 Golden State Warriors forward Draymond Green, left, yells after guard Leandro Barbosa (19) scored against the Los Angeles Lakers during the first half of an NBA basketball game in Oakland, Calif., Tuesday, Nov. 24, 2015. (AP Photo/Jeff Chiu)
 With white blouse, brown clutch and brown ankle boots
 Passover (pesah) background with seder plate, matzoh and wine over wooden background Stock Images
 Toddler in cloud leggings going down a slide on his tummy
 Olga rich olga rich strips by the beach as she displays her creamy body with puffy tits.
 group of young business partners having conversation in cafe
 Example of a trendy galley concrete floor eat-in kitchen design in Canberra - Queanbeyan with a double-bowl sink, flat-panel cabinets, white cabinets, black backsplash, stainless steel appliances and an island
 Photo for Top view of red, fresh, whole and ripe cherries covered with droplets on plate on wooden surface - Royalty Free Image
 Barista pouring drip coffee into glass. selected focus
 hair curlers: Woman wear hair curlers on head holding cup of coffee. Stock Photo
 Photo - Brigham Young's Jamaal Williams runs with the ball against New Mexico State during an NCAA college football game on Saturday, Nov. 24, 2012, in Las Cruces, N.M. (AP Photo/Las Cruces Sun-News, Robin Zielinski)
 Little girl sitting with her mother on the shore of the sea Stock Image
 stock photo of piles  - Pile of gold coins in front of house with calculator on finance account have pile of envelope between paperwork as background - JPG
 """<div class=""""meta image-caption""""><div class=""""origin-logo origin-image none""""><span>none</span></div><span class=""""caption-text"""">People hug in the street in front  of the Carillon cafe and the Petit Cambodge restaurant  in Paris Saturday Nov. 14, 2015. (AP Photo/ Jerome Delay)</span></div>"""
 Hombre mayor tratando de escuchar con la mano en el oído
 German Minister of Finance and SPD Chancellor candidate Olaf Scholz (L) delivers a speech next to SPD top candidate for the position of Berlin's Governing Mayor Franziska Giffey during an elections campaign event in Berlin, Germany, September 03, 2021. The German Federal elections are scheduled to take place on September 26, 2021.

= Required action =
The first line of the listing above through the line containing "group of young": print exactly that, both ends included.

= Solution for this exercise =
 Golden State Warriors forward Draymond Green, left, yells after guard Leandro Barbosa (19) scored against the Los Angeles Lakers during the first half of an NBA basketball game in Oakland, Calif., Tuesday, Nov. 24, 2015. (AP Photo/Jeff Chiu)
 With white blouse, brown clutch and brown ankle boots
 Passover (pesah) background with seder plate, matzoh and wine over wooden background Stock Images
 Toddler in cloud leggings going down a slide on his tummy
 Olga rich olga rich strips by the beach as she displays her creamy body with puffy tits.
 group of young business partners having conversation in cafe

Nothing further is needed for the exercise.